**EXERCISE OBJECTIVE:** Among the records that follow, how many lines contain the word "label"? Give the number and no other words.
Segment Start: EXERCISE DATA
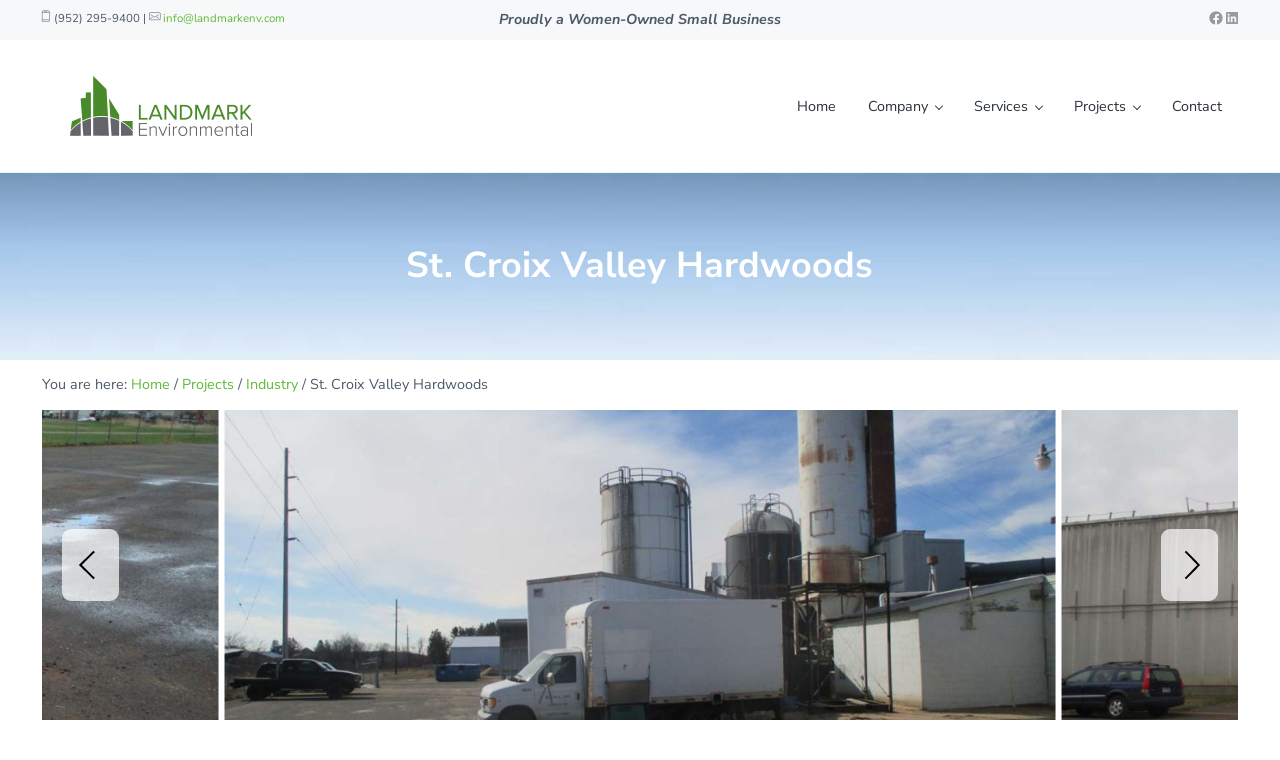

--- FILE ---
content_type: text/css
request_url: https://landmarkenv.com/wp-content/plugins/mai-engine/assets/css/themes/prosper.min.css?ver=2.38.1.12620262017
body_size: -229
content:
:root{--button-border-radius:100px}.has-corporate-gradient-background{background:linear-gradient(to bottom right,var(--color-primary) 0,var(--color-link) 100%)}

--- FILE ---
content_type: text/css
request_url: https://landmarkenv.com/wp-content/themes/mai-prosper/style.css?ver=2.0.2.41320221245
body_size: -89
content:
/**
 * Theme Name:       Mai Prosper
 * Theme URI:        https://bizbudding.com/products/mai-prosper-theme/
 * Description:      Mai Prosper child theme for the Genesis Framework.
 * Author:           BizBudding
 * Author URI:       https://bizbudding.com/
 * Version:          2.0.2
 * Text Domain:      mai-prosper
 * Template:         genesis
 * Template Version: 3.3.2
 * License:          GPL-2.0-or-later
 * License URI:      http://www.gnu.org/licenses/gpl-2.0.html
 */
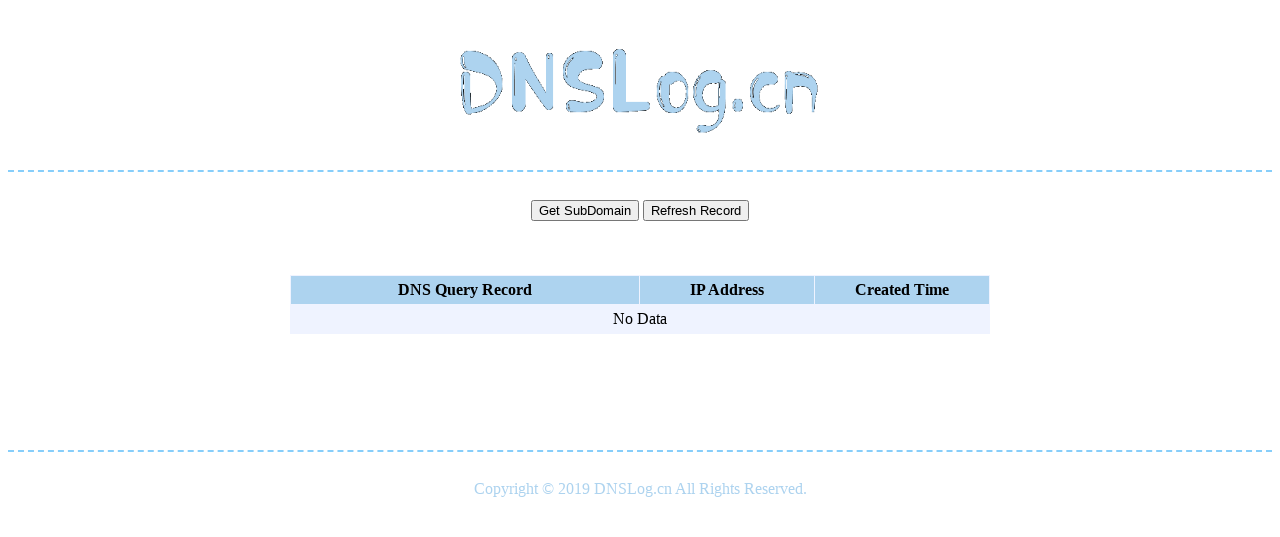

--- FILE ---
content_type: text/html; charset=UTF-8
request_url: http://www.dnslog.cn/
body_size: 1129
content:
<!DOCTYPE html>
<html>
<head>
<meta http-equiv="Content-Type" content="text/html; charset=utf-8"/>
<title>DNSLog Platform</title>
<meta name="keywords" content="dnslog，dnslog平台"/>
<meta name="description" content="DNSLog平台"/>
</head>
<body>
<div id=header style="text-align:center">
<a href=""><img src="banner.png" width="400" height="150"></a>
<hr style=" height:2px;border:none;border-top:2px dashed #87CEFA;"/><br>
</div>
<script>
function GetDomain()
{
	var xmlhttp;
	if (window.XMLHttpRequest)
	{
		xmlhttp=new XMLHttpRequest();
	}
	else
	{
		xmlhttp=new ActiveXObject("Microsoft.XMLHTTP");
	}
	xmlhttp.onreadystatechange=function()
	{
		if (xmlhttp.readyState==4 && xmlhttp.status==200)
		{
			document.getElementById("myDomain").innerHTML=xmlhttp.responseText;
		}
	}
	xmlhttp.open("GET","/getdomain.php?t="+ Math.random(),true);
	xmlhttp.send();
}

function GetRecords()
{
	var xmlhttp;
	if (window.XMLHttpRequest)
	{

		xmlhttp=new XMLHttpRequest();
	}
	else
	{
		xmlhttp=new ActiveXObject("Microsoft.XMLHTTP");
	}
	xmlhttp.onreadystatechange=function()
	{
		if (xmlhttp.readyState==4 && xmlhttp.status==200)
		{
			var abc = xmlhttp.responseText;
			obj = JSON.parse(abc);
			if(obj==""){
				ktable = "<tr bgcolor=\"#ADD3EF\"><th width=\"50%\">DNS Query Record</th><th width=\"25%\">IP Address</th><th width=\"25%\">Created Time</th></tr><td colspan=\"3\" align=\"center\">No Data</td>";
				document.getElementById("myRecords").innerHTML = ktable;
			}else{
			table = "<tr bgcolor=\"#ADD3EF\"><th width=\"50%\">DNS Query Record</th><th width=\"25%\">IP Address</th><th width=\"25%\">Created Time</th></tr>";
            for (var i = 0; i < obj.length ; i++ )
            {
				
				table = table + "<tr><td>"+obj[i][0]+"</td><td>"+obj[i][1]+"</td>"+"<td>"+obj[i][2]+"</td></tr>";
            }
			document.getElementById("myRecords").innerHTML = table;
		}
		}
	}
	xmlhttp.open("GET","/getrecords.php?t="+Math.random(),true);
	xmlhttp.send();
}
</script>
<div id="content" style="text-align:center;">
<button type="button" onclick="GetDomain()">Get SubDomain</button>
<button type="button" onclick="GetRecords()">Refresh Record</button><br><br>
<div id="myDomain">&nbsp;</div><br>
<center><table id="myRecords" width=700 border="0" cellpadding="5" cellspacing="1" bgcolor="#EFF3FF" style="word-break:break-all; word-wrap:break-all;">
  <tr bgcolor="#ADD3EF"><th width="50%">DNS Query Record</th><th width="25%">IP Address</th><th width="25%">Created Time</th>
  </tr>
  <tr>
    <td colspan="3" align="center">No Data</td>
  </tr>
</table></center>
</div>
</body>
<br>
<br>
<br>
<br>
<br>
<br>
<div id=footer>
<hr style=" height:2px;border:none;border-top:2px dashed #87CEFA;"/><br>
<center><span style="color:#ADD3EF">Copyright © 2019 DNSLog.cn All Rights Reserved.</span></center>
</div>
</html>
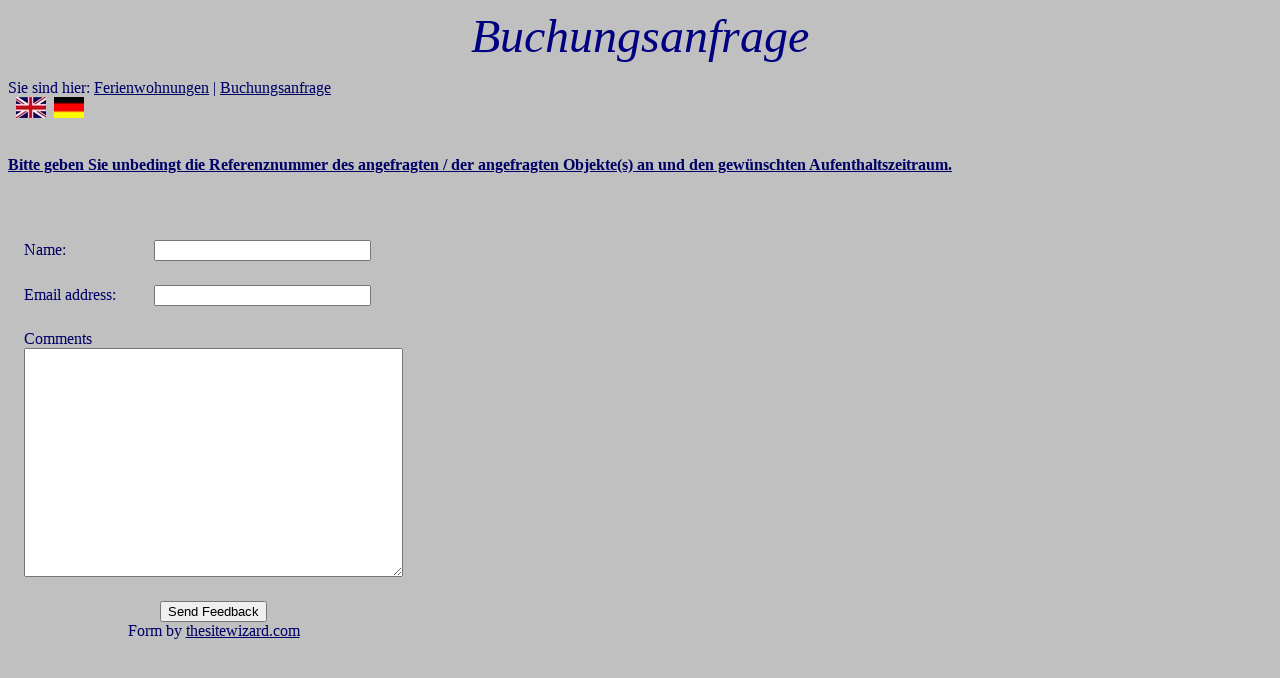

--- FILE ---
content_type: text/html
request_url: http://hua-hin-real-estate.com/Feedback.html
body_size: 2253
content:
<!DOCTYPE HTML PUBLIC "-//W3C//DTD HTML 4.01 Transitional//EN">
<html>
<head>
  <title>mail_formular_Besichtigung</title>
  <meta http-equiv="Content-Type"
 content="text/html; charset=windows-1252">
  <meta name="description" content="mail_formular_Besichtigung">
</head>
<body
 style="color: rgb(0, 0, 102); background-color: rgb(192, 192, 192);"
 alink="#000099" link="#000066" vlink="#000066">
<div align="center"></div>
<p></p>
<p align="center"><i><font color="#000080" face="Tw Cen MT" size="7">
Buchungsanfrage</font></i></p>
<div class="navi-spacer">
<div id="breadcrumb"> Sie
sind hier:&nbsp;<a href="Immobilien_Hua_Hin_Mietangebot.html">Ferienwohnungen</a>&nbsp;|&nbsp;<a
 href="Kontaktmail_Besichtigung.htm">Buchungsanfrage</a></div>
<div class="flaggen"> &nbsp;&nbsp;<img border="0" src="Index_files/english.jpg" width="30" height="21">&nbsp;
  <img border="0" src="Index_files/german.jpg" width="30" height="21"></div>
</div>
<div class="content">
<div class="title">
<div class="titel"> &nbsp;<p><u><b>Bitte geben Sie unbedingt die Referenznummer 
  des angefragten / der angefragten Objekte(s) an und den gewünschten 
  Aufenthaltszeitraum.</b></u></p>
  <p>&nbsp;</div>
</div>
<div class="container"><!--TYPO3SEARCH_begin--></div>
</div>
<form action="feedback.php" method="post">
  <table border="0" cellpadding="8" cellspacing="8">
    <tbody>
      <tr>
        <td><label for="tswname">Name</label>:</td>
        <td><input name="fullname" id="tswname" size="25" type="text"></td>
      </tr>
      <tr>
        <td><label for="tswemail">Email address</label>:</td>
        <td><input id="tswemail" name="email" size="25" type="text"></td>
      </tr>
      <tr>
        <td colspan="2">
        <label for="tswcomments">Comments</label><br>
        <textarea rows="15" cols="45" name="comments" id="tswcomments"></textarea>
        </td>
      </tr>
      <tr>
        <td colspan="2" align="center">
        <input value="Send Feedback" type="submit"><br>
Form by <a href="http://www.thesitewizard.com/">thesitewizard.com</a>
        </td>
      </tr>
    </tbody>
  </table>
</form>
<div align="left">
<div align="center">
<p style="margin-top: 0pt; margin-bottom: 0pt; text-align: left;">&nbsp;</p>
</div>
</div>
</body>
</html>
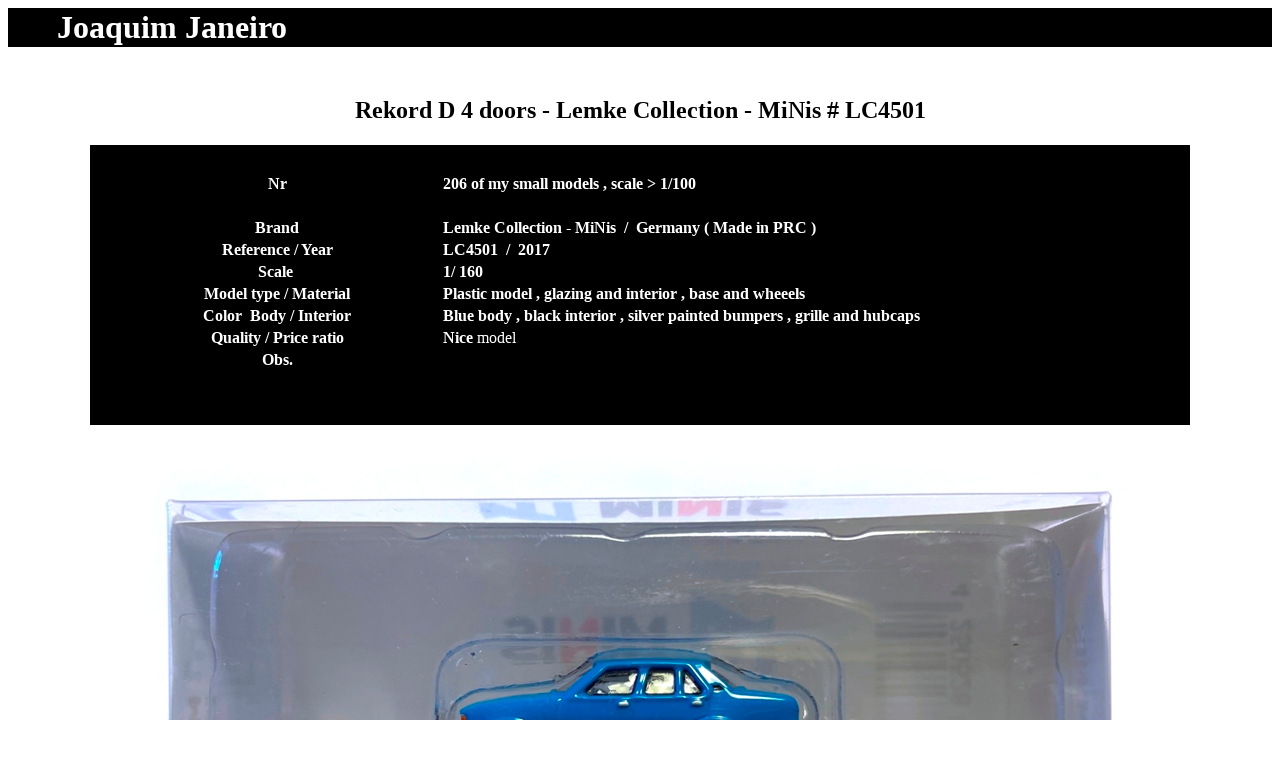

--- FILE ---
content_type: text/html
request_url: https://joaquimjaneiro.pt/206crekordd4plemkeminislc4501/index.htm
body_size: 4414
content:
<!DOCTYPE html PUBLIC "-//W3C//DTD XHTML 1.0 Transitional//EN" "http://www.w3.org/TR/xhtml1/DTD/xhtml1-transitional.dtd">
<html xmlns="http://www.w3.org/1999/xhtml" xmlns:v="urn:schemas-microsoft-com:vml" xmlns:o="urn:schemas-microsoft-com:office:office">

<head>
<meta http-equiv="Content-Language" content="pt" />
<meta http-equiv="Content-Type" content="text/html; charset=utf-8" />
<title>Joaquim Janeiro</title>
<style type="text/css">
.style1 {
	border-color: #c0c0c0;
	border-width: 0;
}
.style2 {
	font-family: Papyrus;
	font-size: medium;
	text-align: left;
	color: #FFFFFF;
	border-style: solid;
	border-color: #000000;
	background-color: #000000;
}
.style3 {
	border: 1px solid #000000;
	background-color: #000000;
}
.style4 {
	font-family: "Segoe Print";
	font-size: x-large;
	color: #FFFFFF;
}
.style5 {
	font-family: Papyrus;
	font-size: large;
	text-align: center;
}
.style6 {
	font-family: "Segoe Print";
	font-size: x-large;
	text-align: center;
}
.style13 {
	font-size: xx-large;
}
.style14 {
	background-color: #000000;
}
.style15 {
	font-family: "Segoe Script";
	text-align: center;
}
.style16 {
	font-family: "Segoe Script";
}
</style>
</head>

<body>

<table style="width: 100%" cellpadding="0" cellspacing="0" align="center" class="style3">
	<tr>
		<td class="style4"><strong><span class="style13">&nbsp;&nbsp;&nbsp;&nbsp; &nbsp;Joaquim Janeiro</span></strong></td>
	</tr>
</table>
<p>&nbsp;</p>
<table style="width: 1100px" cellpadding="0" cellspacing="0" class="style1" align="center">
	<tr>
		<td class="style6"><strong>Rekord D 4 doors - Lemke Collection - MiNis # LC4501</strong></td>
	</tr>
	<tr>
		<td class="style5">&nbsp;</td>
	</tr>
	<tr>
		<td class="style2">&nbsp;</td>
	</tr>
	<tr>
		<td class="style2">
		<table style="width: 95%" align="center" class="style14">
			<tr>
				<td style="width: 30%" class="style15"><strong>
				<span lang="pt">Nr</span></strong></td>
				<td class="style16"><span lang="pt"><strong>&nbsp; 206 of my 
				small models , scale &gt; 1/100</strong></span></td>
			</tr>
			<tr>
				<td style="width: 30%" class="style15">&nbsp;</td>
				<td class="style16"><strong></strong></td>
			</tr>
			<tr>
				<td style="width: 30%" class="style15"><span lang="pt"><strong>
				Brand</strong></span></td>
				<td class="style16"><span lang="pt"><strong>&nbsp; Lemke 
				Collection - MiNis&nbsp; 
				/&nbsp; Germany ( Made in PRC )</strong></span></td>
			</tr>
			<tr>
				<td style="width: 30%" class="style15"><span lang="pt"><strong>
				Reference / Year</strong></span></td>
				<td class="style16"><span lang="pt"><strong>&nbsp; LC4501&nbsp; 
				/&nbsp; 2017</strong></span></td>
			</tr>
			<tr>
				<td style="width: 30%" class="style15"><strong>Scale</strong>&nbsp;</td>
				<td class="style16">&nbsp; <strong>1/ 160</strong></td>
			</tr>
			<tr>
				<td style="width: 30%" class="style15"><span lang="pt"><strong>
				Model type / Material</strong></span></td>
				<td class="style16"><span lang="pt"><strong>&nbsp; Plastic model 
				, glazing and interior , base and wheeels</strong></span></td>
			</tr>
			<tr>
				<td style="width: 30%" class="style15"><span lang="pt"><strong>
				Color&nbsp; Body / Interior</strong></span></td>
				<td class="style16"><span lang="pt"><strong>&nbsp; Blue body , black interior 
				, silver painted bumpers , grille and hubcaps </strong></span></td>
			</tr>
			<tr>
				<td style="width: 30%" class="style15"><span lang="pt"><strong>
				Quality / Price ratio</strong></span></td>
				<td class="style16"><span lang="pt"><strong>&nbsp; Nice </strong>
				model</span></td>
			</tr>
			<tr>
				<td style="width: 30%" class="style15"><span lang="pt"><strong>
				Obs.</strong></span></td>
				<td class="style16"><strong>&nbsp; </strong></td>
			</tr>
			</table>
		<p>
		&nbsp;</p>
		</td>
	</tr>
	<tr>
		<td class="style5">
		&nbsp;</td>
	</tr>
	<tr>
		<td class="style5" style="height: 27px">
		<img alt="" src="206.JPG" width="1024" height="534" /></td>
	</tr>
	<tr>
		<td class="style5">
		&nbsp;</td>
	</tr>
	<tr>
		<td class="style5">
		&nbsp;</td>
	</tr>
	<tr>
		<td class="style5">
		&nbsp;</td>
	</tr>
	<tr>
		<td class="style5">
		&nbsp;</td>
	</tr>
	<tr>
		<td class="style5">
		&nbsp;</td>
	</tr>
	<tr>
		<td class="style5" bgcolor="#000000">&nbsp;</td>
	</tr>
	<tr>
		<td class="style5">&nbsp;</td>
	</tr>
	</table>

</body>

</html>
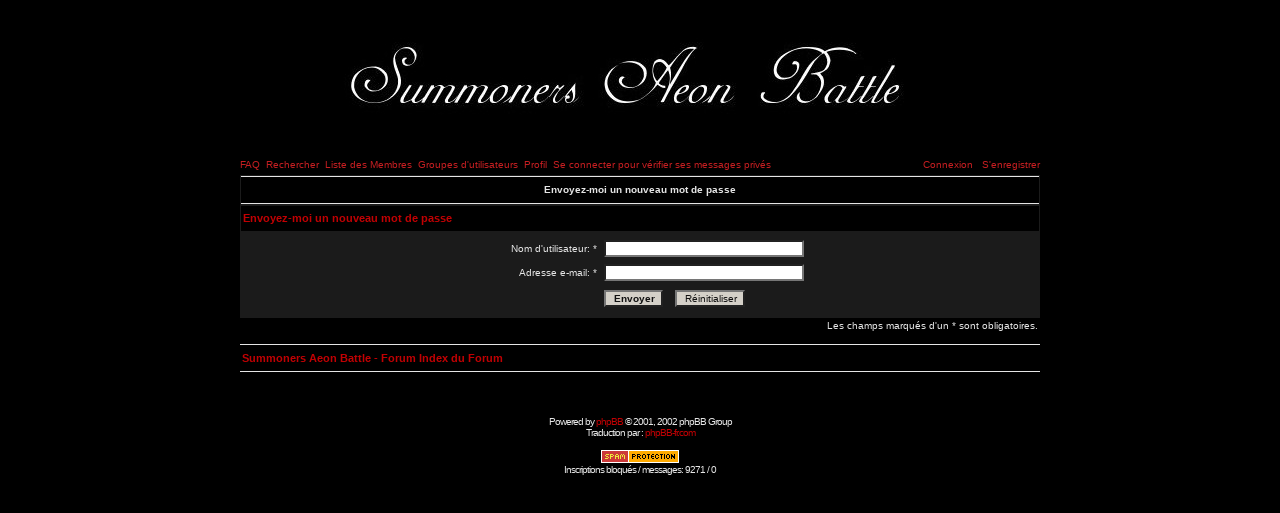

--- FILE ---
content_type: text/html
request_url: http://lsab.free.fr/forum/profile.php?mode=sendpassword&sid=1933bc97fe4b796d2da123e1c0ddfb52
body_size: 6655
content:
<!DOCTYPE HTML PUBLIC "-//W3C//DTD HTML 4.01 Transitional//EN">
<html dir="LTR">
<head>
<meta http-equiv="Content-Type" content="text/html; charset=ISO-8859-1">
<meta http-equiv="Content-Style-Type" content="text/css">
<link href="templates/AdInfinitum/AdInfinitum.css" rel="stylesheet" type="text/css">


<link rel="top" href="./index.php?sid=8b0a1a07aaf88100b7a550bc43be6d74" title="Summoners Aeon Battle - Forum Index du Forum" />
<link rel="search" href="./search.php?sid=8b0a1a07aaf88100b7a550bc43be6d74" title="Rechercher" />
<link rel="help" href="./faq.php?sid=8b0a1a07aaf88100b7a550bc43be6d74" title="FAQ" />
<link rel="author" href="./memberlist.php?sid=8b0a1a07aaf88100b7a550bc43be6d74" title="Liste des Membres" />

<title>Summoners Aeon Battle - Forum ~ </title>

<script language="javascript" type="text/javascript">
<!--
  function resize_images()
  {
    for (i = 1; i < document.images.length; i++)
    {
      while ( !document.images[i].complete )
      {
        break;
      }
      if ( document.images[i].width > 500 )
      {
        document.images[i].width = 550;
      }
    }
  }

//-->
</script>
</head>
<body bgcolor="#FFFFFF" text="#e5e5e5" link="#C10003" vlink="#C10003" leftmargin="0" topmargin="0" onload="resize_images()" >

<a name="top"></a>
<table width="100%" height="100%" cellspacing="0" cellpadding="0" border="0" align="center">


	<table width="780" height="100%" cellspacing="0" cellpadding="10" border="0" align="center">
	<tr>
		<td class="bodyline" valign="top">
Segment End: EXERCISE DATA
**WRITTEN RESPONSE:** 3